Another Diplomatic Disaster
Just over a year ago, as Ukraine’s weapons shortages were rapidly intensifying, the US government began asking Latin American countries to donate Russian-made weapons for the Ukrainian war effort or to swap them for more modern US equipment. In a January 2023 interview with the Atlantic Council, General Laura Richardson, the commander of the US Southern Command, said:
There is a total of nine [countries] that have Russian [military] equipment in [the region] and we’re working to replace that Russian equipment with United States equipment if those countries want to donate it, too.
None of the nine countries (Argentina, Brazil, Colombia, Cuba, Ecuador, Mexico, Nicaragua, Peru and Venezuela) showed any interest in the proposal, despite pressure from the United States and Germany. But that changed in January when Noboa, the son of Ecuador’s richest man, announced his decision to hand over Ecuador’s arsenal of Russian-made weaponry, which he described as worthless scrap metal, in exchange for $200 million of US-made equipment.
But then, Kevin Sullivan, a senior US State Department representative, directly contradicted Noboa’s “scrap metal” alibi by admitting on Ecuadorian television that Ecuador’s Russian-made weaponry would indeed be heading to Ukraine, where they would be used to try to kill Russian soldiers. And just like that, Noboa’s whole charade came tumbling down.

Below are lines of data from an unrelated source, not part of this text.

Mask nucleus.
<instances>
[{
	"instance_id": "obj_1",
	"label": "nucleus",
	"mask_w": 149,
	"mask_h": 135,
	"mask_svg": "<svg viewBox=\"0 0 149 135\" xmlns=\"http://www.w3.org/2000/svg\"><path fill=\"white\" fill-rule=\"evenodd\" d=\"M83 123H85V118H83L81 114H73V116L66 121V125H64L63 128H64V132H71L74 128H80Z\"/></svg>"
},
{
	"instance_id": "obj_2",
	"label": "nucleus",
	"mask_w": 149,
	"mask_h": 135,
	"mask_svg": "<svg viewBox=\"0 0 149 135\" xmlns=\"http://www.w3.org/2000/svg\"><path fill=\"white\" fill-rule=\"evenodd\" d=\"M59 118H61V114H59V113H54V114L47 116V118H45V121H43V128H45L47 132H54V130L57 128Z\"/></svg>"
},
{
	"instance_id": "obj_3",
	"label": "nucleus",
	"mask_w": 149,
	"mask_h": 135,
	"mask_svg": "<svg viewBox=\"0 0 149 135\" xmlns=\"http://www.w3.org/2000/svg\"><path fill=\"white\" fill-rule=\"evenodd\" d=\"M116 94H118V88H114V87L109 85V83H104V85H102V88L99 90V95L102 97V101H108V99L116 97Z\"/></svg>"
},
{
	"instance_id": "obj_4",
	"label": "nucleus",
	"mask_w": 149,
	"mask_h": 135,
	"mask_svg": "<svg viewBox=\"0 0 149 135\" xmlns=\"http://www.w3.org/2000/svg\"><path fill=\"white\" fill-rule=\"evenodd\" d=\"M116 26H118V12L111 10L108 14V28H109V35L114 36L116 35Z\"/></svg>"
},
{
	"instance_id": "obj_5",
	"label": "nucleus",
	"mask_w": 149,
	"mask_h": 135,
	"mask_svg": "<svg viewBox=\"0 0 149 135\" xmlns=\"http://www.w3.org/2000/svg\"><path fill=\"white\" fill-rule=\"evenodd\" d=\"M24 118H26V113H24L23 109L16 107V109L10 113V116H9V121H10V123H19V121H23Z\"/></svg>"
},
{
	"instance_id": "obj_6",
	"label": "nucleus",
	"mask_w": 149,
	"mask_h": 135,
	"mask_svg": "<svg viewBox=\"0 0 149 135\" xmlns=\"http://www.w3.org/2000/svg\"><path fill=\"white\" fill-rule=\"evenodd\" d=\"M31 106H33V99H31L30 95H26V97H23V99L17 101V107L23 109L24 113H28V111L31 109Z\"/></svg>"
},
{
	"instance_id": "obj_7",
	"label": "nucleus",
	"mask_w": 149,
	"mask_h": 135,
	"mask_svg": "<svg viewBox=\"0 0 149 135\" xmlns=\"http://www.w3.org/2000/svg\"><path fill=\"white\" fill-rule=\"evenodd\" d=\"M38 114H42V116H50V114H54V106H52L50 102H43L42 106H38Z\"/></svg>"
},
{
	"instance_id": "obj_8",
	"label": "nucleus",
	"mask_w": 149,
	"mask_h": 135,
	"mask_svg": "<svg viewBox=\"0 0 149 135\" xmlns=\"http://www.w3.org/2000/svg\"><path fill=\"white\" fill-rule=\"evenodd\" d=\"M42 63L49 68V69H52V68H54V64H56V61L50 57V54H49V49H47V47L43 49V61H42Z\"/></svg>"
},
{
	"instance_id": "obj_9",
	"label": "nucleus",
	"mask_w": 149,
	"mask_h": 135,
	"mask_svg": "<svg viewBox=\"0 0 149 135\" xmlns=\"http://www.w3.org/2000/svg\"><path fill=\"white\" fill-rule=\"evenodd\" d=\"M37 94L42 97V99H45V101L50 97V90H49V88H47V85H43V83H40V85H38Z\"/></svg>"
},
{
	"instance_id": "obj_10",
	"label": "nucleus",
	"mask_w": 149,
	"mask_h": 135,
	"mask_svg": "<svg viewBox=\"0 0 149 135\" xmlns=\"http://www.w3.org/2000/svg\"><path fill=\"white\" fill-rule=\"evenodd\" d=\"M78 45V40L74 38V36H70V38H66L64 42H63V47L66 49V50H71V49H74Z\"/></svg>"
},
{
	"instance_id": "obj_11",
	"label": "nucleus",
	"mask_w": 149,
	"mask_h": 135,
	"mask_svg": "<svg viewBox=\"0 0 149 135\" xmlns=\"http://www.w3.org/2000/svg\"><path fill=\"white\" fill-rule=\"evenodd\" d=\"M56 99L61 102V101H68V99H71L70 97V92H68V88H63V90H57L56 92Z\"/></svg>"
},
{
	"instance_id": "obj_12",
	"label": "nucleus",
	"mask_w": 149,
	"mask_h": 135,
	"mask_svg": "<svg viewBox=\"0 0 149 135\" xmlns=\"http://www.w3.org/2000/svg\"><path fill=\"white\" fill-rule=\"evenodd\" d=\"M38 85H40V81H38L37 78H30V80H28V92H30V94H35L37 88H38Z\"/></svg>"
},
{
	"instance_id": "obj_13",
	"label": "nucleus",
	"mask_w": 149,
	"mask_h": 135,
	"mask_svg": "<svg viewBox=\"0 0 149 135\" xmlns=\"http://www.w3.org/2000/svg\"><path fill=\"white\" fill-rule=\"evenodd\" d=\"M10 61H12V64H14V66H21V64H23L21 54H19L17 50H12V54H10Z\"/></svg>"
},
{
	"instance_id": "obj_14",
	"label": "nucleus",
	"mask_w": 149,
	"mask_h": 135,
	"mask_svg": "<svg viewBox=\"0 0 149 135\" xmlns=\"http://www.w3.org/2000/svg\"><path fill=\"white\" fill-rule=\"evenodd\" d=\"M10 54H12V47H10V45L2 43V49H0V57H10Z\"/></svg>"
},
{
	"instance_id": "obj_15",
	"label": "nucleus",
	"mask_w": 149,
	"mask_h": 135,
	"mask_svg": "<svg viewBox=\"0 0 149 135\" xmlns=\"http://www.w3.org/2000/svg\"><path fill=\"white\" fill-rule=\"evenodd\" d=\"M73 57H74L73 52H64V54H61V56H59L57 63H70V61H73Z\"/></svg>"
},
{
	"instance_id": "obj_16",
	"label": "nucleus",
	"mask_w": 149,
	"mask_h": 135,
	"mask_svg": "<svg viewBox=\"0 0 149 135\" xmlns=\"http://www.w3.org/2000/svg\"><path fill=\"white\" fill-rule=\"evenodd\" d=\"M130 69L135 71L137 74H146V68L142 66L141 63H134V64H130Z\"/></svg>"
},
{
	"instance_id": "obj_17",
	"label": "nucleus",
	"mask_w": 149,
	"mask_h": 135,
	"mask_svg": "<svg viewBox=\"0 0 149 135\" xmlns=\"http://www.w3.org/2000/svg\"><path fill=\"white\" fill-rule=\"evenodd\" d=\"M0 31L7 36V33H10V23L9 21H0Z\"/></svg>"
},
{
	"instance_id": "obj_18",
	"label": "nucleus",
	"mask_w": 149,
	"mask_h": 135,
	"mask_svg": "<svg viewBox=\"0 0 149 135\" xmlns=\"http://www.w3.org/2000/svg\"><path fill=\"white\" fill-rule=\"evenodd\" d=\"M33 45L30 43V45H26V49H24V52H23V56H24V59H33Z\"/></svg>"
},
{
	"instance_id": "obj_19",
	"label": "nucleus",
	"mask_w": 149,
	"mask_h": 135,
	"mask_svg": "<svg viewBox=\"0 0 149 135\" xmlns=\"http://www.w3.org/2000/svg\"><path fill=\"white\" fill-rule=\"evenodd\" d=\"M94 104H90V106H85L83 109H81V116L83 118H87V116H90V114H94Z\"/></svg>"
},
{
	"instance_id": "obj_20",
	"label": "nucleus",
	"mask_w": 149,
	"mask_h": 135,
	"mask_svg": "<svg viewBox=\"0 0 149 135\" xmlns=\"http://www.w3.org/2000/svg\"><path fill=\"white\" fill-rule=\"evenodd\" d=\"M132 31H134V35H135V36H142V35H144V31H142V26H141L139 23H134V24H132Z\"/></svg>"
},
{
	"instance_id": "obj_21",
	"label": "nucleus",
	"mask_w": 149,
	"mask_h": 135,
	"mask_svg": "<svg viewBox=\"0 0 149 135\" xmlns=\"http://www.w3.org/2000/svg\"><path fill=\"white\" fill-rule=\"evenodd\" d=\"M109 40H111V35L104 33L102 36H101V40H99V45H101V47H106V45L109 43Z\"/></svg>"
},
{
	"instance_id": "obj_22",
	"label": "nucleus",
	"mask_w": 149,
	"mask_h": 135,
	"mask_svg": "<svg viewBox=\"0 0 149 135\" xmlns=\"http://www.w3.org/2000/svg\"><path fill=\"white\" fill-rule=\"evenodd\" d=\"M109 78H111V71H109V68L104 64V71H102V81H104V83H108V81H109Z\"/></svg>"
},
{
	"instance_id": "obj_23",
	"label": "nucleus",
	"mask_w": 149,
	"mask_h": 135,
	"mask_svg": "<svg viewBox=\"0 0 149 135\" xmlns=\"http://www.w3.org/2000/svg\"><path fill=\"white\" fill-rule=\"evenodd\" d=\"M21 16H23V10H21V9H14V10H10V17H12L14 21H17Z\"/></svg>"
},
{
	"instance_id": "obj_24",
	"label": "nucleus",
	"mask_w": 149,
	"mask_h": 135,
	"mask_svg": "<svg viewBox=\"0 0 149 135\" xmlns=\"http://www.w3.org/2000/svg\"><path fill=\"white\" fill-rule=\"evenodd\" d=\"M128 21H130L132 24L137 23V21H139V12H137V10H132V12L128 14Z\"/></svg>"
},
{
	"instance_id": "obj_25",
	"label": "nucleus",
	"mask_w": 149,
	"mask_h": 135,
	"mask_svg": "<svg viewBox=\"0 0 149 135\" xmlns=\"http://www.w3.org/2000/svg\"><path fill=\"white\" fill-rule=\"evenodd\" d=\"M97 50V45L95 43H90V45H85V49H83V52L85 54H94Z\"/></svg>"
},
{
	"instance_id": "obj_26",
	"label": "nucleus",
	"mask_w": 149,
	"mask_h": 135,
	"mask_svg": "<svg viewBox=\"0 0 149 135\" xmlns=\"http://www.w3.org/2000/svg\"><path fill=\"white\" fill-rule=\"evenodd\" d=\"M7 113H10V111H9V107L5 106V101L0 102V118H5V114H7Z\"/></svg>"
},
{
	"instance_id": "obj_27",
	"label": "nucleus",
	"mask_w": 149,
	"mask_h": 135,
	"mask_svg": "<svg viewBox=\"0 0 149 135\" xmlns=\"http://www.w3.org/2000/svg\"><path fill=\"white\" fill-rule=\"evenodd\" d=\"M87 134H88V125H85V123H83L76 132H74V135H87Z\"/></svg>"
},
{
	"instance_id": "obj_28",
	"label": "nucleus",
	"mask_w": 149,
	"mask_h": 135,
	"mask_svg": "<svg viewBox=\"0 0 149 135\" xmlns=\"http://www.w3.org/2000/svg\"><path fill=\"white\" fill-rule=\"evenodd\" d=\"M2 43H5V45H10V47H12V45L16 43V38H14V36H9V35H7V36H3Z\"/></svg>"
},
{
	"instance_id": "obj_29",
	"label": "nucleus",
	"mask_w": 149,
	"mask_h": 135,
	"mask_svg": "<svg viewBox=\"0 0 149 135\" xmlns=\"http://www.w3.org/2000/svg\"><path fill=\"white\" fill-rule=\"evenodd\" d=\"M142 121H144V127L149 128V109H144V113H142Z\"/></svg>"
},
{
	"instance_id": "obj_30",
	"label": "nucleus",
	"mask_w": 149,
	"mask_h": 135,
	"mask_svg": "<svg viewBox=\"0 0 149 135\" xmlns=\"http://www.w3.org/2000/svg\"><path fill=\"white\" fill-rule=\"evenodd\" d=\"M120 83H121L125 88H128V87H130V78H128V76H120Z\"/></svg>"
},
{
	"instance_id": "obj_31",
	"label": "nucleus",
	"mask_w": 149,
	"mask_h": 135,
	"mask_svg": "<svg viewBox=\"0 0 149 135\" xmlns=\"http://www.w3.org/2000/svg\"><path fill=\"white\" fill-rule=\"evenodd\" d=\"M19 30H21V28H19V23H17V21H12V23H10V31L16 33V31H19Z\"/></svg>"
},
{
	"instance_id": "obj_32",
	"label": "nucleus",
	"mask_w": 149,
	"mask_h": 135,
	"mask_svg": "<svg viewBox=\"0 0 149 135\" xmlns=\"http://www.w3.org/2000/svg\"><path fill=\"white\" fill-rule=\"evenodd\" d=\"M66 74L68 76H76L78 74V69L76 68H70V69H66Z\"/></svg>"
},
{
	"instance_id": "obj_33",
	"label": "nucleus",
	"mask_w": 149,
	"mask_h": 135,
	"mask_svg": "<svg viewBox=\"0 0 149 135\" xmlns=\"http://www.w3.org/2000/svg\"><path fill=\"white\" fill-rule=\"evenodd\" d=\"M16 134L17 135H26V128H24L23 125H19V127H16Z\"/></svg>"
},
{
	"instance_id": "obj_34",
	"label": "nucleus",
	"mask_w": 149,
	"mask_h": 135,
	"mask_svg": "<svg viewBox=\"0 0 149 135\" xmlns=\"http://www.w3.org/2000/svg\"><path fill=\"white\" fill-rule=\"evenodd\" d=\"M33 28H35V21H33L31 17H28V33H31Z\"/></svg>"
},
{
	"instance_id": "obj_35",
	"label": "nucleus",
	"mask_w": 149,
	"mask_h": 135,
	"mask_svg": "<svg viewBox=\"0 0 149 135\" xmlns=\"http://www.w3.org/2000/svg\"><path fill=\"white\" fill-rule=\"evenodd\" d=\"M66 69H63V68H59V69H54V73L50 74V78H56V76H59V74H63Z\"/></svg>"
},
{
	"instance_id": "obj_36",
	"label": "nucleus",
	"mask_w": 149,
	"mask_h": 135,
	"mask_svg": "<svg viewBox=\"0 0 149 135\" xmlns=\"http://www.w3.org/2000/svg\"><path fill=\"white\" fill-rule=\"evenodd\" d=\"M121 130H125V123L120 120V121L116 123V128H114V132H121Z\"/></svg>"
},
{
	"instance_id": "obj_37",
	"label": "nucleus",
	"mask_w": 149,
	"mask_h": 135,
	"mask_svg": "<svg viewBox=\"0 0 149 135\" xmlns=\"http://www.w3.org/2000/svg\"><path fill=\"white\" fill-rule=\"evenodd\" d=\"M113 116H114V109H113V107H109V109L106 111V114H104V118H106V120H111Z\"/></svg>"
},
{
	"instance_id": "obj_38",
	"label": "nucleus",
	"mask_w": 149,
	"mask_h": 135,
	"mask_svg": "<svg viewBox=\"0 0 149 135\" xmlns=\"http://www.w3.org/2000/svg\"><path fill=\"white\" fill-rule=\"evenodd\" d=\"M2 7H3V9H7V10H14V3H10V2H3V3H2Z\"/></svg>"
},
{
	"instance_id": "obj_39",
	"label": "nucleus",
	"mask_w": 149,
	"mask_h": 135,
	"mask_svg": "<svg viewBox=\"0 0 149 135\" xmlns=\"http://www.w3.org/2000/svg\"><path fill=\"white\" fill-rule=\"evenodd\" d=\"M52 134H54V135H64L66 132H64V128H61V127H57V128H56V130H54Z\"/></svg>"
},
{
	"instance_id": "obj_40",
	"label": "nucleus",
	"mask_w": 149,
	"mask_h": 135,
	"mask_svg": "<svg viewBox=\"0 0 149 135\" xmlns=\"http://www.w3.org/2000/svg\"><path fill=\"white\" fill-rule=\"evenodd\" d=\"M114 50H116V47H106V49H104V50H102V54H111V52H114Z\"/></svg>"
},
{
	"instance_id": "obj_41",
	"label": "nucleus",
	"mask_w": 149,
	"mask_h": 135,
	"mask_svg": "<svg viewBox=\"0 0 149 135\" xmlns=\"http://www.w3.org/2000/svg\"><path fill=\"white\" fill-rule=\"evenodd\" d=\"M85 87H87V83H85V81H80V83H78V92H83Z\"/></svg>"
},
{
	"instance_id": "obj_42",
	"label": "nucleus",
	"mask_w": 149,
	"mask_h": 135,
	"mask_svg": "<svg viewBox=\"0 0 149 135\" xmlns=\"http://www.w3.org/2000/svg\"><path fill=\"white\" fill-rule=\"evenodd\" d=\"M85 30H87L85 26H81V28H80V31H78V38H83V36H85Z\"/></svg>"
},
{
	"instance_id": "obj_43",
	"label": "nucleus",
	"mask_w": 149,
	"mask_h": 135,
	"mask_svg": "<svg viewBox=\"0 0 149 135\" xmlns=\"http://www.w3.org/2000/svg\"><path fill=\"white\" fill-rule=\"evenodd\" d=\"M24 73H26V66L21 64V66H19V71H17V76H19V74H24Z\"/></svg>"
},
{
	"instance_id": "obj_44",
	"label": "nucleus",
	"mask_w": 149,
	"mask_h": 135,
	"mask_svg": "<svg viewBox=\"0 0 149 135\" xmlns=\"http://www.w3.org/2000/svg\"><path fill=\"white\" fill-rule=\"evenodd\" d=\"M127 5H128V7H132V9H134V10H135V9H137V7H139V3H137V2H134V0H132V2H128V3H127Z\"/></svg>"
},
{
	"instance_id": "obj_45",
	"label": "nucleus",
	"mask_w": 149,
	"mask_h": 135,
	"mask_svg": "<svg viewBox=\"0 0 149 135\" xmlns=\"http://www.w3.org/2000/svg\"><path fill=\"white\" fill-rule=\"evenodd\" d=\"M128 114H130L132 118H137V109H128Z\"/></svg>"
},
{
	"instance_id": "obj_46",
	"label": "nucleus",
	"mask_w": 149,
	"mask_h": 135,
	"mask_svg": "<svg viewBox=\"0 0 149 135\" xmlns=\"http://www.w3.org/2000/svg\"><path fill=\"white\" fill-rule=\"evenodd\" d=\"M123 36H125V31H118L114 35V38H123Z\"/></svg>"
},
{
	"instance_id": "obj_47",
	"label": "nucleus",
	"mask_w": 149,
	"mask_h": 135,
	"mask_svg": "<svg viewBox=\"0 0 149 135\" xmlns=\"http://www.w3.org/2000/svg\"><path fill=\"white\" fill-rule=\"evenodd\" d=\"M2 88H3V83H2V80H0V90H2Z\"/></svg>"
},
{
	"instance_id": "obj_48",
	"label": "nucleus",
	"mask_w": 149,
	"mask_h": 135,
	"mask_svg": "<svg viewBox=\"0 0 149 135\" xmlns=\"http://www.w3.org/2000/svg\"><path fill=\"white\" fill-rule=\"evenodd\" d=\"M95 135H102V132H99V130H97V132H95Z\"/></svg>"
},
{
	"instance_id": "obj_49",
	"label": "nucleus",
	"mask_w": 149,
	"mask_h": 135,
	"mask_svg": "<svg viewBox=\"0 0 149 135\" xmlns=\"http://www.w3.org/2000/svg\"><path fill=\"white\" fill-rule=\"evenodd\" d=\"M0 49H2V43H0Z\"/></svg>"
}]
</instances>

That was over a week ago. Now, the weapons are staying where they belong: in Ecuador. Ambassador Sprinchan said on Friday that he is “confident” Ecuador will not be sending Soviet weapons to Ukraine via the US, adding that the Andean nation “has a great responsibility and commitment to contribute to the resolution of conflicts in the world through peaceful means and diplomatic instruments.”
Initially, Ecuador’s government neither confirmed nor denied Moscow’s claims. Meanwhile, many Western press outlets were serving up a very different version of events in which the Kremlin lifted the import bans due to concerns over potential banana shortages and price rises. No mention was even made of the Russian ambassador’s statements in articles in Newsweek (“Putin’s Bananas Ban Backfires as Russians Told to Grow Their Own Fruit“), Bloomberg (“Russia Blinks on Banana Ban as Ecuador Swaps Weaponry With US“) and Moscow Times (Russia Lifts Ecuador Banana Ban After U.S. Arms Deal).
The article in Bloomberg even chalked up the reversal as a “foreign policy victory” for the Noboa government:
Ecuador, the world’s biggest banana exporter, solved the impasse “with little noise and quickly thanks to a capable career commerce team,” said Michel Levi, a professor of foreign relations at Universidad Andina Simon Bolivar in Quito…
With the end of the ban, President Daniel Noboa — a millennial heir to a banana fortune — chalked up a second foreign policy victory in a week after Ecuador’s national assembly ratified a free-trade agreement with Russia’s ally China.
Then, on Monday, the Foreign Minister Gabriela Sommerfield confirmed what many of us already knew — that Ecuador “will not be sending any war material to any country that is in an international armed conflict.”
It is, of course, just one more in a long line of US foreign policy disasters, this time in its so-called “back yard” (or as Biden calls it, “front yard”). If Washington cannot even cobble together a credible military partnership with a country as small as Ecuador without making both it and the Ecuadorian government look silly, what hope does it have of countering rising Chinese and Russian influence in its direct neighbourhood? It also means that weapons-starved Kiev will have to wait even longer — presumably an eternity after this debacle — to receive Russian or Soviet-made weapons from Latin America.